慢性すい炎の症状が、すい臓がんの症状と似ているということと、すい臓がんの症状に特徴的なものがないということから、すい炎の症状について理解しておくことは、有益でしょう。
すい炎には、慢性すい炎と急性すい炎があり、急性すい炎は、すい臓が分泌する消化酵素によってすい臓自体が消化されてしまう病気です。
すい液に含まれる消化酵素は、十二指腸内で活性化して作用を発揮しますが、本来、これらの酵素はすい臓自体に作用することはないそうです。

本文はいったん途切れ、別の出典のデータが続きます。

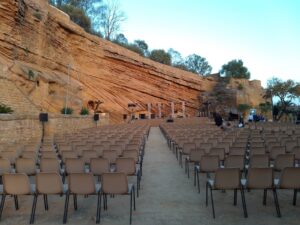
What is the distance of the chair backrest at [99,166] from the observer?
684 cm

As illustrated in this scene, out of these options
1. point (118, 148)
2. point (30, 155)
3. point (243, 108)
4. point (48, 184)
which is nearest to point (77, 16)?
point (243, 108)

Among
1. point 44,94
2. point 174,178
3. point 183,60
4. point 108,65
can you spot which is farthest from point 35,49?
point 183,60

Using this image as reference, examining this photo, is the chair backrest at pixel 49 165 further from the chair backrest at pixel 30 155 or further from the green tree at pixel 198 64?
the green tree at pixel 198 64

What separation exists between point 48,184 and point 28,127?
39.2 ft

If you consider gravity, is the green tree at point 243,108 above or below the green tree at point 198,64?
below

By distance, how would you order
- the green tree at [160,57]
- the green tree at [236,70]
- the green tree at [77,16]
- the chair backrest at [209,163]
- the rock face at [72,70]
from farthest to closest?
the green tree at [236,70] → the green tree at [160,57] → the green tree at [77,16] → the rock face at [72,70] → the chair backrest at [209,163]

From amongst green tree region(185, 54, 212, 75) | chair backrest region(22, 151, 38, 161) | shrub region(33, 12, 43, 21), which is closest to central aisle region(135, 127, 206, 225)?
chair backrest region(22, 151, 38, 161)

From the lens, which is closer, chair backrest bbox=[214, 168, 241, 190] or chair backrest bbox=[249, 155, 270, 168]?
chair backrest bbox=[214, 168, 241, 190]

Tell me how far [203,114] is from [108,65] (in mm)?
16059

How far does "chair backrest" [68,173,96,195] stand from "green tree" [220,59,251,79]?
64310mm

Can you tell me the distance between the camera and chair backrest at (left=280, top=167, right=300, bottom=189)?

ところが、何らかの理由で消化酵素がすい臓内で活性化してしまうことがあるそうです。
急性すい炎は、こうして発症します。
慢性すい炎の場合、すい臓の炎症を繰り返しているうちに、すい臓の細胞が壊死して、その隙間を繊維成分が埋め、すい臓が繊維化して硬くなってしまい、消化吸収障害、糖尿病が起こるというものです。
その他、すい管の中にカルシウムが沈着し、石のように硬くなったものをすい石症といっています。
慢性すい炎患者の約半数が、すい石症であるといわれています。
すい炎の特徴的な症状として、痛みが挙げられます。
急性すい炎の場合、多くの場合は、激烈な痛みを伴い発症します。
上腹部のみぞおちあたりに痛みを感じるようで、身体を蝦のように曲げて膝を抱えて痛がります。
慢性すい炎の場合、急性すい炎と同じような痛烈な痛みが数ヶ月間おきに繰り返される場合があったり、急性すい炎ほどではないものの、じくじくとした鈍痛が絶えず続いていく場合があったりと、様々な症状があるようです。
すい炎の痛みは、すい臓にある豊富な血管の自律神経、知覚神経が発達していることが理由に挙げられます。
すい臓で消化酵素を作り出すためには、多くの材料とエネルギーが必要で、その供給をしなければならないことから、すい臓には血管がたくさんあるのです。
そのため、血液が大量に必要で、すい臓に障害が起こると血管が多いために出血も多く、痛みもひどくなってしまうのです。
急性すい炎の場合、治療が遅れると重症になりやすく、死亡率も高くなります。
慢性すい炎の場合は、すい臓がんの症状とよく似ているといわれていますので、すい炎が疑われる場合、一刻も早く医師の診断を受け、治療を受けてください。
そのためには、両者の症状についての知識を持ち、予防策として食生活に気をつけるなど、日頃からの心がけが大切です。